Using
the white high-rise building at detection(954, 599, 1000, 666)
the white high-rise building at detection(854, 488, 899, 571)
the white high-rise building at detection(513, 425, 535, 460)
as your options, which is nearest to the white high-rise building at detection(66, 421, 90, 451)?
* * *
TASK INSTRUCTIONS: Put the lines above into a Markdown table with two columns, Row and Line. Number each row and skip any blank lines.

CORRECT RESULT:
| Row | Line |
|---|---|
| 1 | Using |
| 2 | the white high-rise building at detection(954, 599, 1000, 666) |
| 3 | the white high-rise building at detection(854, 488, 899, 571) |
| 4 | the white high-rise building at detection(513, 425, 535, 460) |
| 5 | as your options, which is nearest to the white high-rise building at detection(66, 421, 90, 451)? |